“Something Substantial and Worthy”: Intersectionality in the French-Language Diaries of Mary Church Terrell

Monday, January 5, 2015: 12:00 PM
Riverside Suite (Sheraton New York)
Jennifer M. Wilks, University of Texas at Austin
Before Mary Church Terrell (1863-1954) was a noted black clubwoman, she was Mary Eliza Church, precocious linguist and aspiring writer. In August 1888, the latter began keeping a journal to chart her progress in speaking and writing French.  Begun in Paris, France, at the beginning of Church’s extended, unchaperoned stay in Europe and concluded in Lausanne, Switzerland, the diaries record the cultural, emotional, and political growth that shaped her interest in women’s writing, prompted her eventual return to the United States, and culminated in her engagement in social activism.

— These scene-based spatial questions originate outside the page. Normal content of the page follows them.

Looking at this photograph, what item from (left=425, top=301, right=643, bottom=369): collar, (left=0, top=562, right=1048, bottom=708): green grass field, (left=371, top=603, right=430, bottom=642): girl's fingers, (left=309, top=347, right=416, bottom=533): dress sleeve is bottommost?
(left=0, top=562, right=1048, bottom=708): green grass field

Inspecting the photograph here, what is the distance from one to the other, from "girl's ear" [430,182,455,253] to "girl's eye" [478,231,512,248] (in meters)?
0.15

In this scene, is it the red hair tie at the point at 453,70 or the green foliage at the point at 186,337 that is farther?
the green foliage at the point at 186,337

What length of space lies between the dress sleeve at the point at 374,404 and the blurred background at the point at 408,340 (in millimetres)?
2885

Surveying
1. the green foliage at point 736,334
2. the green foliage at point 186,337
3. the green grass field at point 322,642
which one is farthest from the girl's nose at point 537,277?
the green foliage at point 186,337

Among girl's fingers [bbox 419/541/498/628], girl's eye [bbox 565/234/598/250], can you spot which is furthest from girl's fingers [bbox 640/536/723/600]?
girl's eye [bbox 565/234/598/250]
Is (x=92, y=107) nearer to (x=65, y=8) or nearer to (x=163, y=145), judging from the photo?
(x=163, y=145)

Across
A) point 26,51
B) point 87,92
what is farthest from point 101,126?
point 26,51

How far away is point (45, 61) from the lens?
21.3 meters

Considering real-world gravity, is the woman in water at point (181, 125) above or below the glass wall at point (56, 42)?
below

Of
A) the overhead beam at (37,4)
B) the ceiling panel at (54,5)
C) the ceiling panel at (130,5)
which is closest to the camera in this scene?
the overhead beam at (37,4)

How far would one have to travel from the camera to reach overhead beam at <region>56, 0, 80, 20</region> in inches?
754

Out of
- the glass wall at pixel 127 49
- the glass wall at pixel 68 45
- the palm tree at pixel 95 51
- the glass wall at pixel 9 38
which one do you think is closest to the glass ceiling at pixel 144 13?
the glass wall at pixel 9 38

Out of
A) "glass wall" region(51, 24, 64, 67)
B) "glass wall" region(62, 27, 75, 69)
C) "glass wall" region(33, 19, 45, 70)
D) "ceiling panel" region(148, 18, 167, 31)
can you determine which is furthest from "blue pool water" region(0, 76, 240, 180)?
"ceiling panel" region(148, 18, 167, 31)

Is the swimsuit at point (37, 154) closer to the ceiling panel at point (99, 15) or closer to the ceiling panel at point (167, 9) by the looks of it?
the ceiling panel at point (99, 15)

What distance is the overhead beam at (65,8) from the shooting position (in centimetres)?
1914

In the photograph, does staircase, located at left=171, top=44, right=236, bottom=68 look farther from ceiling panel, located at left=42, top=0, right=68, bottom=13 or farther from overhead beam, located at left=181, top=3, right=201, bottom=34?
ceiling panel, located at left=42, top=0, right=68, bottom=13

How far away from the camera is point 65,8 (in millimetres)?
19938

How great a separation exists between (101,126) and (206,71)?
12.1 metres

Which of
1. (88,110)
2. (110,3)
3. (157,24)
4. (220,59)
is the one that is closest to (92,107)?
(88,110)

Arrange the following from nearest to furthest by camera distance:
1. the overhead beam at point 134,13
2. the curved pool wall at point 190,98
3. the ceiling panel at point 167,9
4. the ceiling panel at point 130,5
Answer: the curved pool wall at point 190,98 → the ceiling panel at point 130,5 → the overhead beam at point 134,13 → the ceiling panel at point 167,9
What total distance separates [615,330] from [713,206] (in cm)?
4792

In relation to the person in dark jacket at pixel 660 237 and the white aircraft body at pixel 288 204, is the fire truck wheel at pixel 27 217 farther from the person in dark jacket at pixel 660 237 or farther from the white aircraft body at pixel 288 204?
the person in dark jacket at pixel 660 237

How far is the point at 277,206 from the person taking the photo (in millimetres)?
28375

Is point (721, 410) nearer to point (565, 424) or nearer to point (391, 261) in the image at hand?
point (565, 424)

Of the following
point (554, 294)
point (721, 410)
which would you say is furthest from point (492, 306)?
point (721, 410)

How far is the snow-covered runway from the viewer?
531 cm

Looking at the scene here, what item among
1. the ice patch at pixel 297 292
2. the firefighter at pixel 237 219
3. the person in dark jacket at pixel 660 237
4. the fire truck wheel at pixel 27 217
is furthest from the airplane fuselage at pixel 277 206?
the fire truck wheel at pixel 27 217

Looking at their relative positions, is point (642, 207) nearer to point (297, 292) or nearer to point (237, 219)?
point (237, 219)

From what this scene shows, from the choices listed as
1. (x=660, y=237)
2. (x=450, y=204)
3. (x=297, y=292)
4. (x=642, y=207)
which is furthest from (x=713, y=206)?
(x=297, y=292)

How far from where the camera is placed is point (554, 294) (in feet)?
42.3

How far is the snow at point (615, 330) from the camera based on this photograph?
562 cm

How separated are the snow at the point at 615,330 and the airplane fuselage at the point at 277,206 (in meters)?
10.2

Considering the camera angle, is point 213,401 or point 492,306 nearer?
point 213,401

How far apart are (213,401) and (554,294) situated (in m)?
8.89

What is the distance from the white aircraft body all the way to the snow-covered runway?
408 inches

This paper will explore how Church, in her “racialized private text” (to borrow from literary historian Lois Brown), wrestled with the expectations and responsibilities that attended her status as an African-American bourgeoise. With startling candor, the diaries reveal that the categories of gender, race, and class cannot be viewed independently when studying Church’s young-adult life but must, as Kimberlé Crenshaw argues, be considered intersectionally. Only then can one begin to understand the apparent contradictions in the diaries, the shifts between reiterations of 19th-century gender conventions and glimpses of 20th-century social changes. Likewise, Church’s French-language journals suggest that the same privilege that opened up the world to her may have impeded her dreams of being a creative writer. In one of the final entries, Church writes that she “must do something substantial and worthy to merit all the rare and beneficial opportunities that the good Lord has given” her. Buffeted between respectability, responsibility, and opportunity, Church ultimately prioritized being of service to her gender and race in discernible, immediate ways and returned home after wrapping up her European sojourn with stays in Berlin and Florence. The study of “racialized private texts,” then, must extend not only across sites and genres but also across languages and social categories.